Ecco i numeri che l’Osservatorio Altagamma sfoggia per il 2005 che segnalano come si sia consolidata la crescita del settore lusso italiano
L’analisi è stata condotta su un campione di 500 imprese, aprendo la strada a previsioni ottimistiche: anche nel 2006, dove è attesa una crescita che potrebbe toccare il 10%, portando valore complessivo del fatturato a 160 miliardi di euro.
Molte imprese dichiarano che per loro è ormai terminata la fase di crisi post 11 settembre, e in grado di reggere il peso dei cambi sfavorevoli, tanto che l’85% ha parlato di fatturati in crescita.
Il tutto arricchito da molte nuove imprese di media portata.
E quando si tratta di lusso si parla di mercati esteri.
Gli Stati Uniti rimangono in vetta nelle nostre esportazioni di settore, un mercato che vale 52 miliardi di euro (anche qui cresciuta a +9%).
Ma la vera speranza per tutti arriva dall’Asia, che già fa registrare una crescita in tutte le categorie.

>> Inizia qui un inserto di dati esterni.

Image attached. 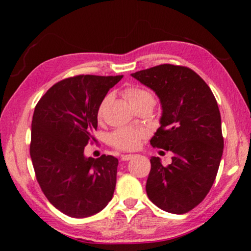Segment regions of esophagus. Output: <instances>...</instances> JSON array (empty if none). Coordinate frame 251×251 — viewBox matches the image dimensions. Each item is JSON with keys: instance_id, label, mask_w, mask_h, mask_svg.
Returning a JSON list of instances; mask_svg holds the SVG:
<instances>
[{"instance_id": "obj_1", "label": "esophagus", "mask_w": 251, "mask_h": 251, "mask_svg": "<svg viewBox=\"0 0 251 251\" xmlns=\"http://www.w3.org/2000/svg\"><path fill=\"white\" fill-rule=\"evenodd\" d=\"M134 157V155H123L122 156V160H124V161H126V160H129V159H131Z\"/></svg>"}]
</instances>
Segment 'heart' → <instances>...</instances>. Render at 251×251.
Listing matches in <instances>:
<instances>
[{
	"label": "heart",
	"mask_w": 251,
	"mask_h": 251,
	"mask_svg": "<svg viewBox=\"0 0 251 251\" xmlns=\"http://www.w3.org/2000/svg\"><path fill=\"white\" fill-rule=\"evenodd\" d=\"M123 95L125 99L129 101V104L134 108L138 107L142 105H151L152 106L155 103L154 94L147 88L141 86H136V85H130L126 86L123 90ZM106 103V99L101 101V104L99 107L97 115L100 117L103 115L104 106ZM146 136V131L139 128H118L114 130L109 136V143L113 147L120 151H134L139 146L142 139Z\"/></svg>",
	"instance_id": "b5f03b06"
}]
</instances>
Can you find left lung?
<instances>
[{"label": "left lung", "mask_w": 251, "mask_h": 251, "mask_svg": "<svg viewBox=\"0 0 251 251\" xmlns=\"http://www.w3.org/2000/svg\"><path fill=\"white\" fill-rule=\"evenodd\" d=\"M131 76L156 93L163 108L151 145L174 152L168 166L151 158L147 196L160 209L186 214L203 201L217 176L224 151L217 100L186 66L161 64Z\"/></svg>", "instance_id": "obj_1"}]
</instances>
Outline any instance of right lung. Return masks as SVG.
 <instances>
[{"mask_svg":"<svg viewBox=\"0 0 251 251\" xmlns=\"http://www.w3.org/2000/svg\"><path fill=\"white\" fill-rule=\"evenodd\" d=\"M117 76L77 75L54 84L36 104L29 154L42 192L70 217H90L113 198L118 159L84 156L95 142L97 112Z\"/></svg>","mask_w":251,"mask_h":251,"instance_id":"right-lung-1","label":"right lung"}]
</instances>
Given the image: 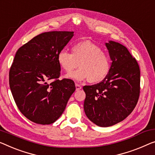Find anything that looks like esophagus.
Instances as JSON below:
<instances>
[{
  "label": "esophagus",
  "mask_w": 155,
  "mask_h": 155,
  "mask_svg": "<svg viewBox=\"0 0 155 155\" xmlns=\"http://www.w3.org/2000/svg\"><path fill=\"white\" fill-rule=\"evenodd\" d=\"M75 86H76V90H77V91H78V90L81 89V87H82L80 85H78V84H76Z\"/></svg>",
  "instance_id": "obj_1"
}]
</instances>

Manco a dirlo, i mercati più dinamici sono quello cinese, che sale del 70% l’anno e l’India, che cresce del 25%, mentre il Giappone vale da solo 23 miliardi.
Forse non a caso viene più volte citato un recente studio della banca d’affari Merrill Lynch.
Studio che va molto più in là e dice che per quest’anno prevede per il made in Italy fatturati in crescita del 17,5%.
L’onda lunga si farà sentire anche più in là con un’espansione prevista anche nel 2007, con numeri più bassi ma sempre a doppia cifra l’espansione del 2007.
Basti pensare che da sola la pelletteria ha incamerato una crescita del 18%, muovendo, nel 2005, 16 miliardi di euro, con punte del +21% in Usa e del +22% in Asia.
Ma largo anche all’abbigliamento maschile, (+11% a 20 miliardi) e quello femminile (+9%).
Perfino le calzature di lusso hanno quasi sconfitto la crisi, crescendo dell’11%, in compagnia di orologi e gioielleria.